I told Martha the story that night, and she seemed somehow stirred. She wanted to know what Cressida had said, too.

“Well, what exactly did she say?” she said. “What exactly did she say when she saw him?” His absence was alive in her too.

Was it an accident or not that we shared a bottle of champagne, our own chocolat chaud, that night for the first time since she had become big with Olivia, right in the living room, with Tony Bennett singing the English lyrics of our favorite old Michel Legrand song, one of the songs that had gotten us here onto the boulevard Saint-Germain, “You Must Believe in Spring”? Could it have been that her son’s first thrill of sadism with a woman had reawakened her own sense of the fragility of desire, of the urge to renewal that runs through the eternal possibility that Wednesday will come and someone will not be at the pool, no matter how many wet Wednesdays there have been before?
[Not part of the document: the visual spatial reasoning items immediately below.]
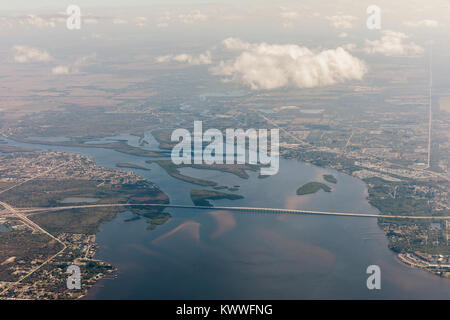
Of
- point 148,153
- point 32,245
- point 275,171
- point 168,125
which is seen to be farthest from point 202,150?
point 32,245

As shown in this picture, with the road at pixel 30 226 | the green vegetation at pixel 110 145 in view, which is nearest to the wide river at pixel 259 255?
the road at pixel 30 226

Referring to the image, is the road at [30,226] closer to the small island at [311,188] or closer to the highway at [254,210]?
the highway at [254,210]

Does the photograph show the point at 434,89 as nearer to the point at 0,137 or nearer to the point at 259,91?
the point at 259,91

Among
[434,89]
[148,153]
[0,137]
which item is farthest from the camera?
[434,89]

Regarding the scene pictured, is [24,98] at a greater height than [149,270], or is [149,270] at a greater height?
[24,98]

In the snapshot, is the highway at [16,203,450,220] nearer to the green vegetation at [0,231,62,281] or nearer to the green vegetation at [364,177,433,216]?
the green vegetation at [364,177,433,216]

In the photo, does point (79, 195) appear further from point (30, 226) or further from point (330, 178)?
point (330, 178)

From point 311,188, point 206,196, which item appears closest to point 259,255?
point 206,196
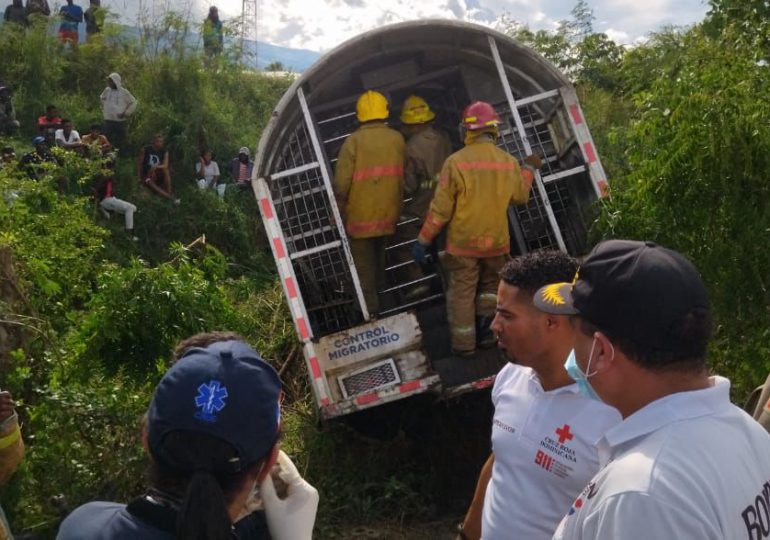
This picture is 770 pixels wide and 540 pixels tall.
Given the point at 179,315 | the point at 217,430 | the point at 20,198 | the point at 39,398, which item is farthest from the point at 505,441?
the point at 20,198

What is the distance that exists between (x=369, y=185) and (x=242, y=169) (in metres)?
7.89

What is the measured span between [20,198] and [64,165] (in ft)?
8.44

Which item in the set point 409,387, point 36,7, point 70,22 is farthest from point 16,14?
point 409,387

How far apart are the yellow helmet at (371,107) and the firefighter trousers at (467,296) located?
1346 millimetres

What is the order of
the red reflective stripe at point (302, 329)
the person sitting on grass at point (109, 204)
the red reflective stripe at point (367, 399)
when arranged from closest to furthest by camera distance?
the red reflective stripe at point (367, 399) < the red reflective stripe at point (302, 329) < the person sitting on grass at point (109, 204)

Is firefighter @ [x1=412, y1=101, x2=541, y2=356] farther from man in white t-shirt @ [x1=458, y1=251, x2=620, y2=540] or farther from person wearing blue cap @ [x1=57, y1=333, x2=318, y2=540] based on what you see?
person wearing blue cap @ [x1=57, y1=333, x2=318, y2=540]

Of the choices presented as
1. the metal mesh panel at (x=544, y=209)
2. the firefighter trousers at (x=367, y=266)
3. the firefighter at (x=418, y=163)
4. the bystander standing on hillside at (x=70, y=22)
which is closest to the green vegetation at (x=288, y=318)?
the metal mesh panel at (x=544, y=209)

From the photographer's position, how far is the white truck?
202 inches

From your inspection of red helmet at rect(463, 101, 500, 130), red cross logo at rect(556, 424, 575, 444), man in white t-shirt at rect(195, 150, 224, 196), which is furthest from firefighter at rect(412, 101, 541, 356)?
man in white t-shirt at rect(195, 150, 224, 196)

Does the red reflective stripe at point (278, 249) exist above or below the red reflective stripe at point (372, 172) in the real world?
below

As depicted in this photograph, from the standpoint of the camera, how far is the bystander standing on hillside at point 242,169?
13125 millimetres

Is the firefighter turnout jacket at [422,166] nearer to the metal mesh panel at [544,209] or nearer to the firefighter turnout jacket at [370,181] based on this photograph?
the firefighter turnout jacket at [370,181]

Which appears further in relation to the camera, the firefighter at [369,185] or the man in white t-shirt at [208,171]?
the man in white t-shirt at [208,171]

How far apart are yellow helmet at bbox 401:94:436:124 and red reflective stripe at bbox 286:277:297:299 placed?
73.2 inches
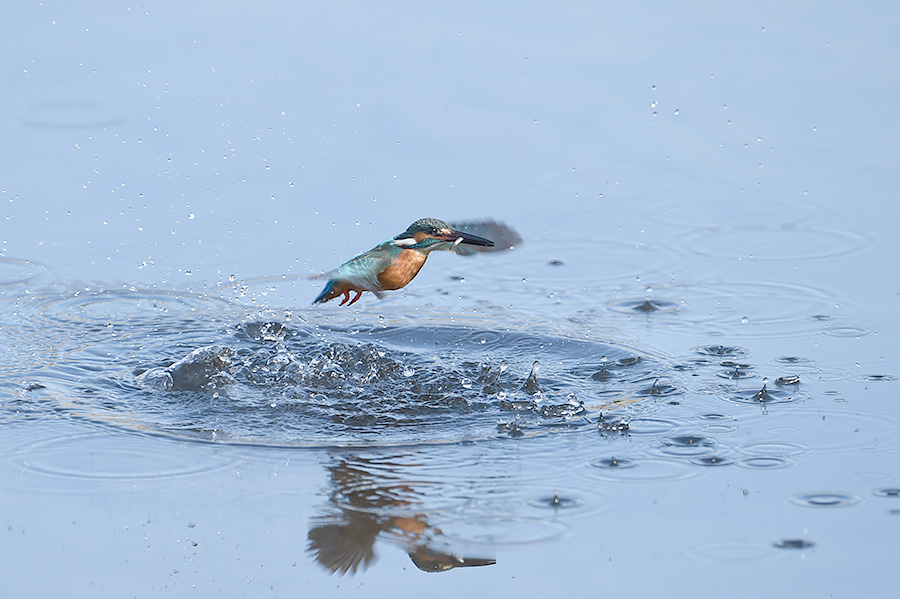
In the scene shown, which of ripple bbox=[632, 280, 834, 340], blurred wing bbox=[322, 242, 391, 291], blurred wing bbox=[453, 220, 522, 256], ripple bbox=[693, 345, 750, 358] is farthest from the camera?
ripple bbox=[632, 280, 834, 340]

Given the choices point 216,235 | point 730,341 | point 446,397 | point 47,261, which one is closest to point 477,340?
point 446,397

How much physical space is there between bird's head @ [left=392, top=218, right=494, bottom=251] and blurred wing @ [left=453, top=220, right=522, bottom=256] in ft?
0.68

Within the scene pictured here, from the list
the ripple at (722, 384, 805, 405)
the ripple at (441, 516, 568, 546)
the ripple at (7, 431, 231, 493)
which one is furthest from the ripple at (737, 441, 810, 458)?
the ripple at (7, 431, 231, 493)

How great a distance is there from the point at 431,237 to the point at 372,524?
4.54 feet

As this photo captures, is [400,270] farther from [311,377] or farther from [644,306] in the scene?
[644,306]

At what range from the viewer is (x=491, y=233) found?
523 centimetres

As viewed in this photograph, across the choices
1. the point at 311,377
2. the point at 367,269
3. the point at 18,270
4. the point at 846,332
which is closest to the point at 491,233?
the point at 367,269

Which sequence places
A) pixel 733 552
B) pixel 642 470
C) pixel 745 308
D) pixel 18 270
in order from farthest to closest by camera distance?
pixel 18 270 < pixel 745 308 < pixel 642 470 < pixel 733 552

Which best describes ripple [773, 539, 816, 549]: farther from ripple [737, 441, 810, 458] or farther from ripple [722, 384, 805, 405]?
ripple [722, 384, 805, 405]

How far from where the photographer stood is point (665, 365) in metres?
5.32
I don’t know. There was at least for a moment present again between us the central elements of love: buoyancy, seminudity, and uncertainty, that mixture of imperfect faith and intoxicating drink that is desire.

* * *

Our abonnement was running out that next week. From now on, I knew, we would have to cadge invitations to swim on Wednesday from Cressida and Ada and couldn’t just show up as equals. But I didn’t have the heart, the courage to explain to Luke that we were rubes, just visiting, trespassers of a kind. I just told Luke that we wouldn’t be swimming there anymore. It didn’t seem to bother him any more than our going there together had impressed him. In childhood, I suppose, you are always a little lighter than your circumstances and just keep floating. He worried more about getting his pleasures than about keeping them. He would make me promise him things, in precise order: “First we’ll go to the pool, then we’ll have hot chocolate, then we’ll have dinner, then we’ll play a game, then we’ll have the Rookie story….” He knew that if he didn’t get a contract written down in advance, you could lose any part of it, and that worried him. On the other hand, he didn’t worry that the pleasures would ever run out. Life was full of good stuff. The budget of pleasures is tighter in childhood, but the economy of pleasure at least is always in surplus.

We had one last thing to do, of course. We had tried to kiss the mermaid so many times, and we had always failed, because he was too short and I was too scared.

“Let’s just touch the mermaid,” he said wisely, this time, and we held our breaths together, and then we did.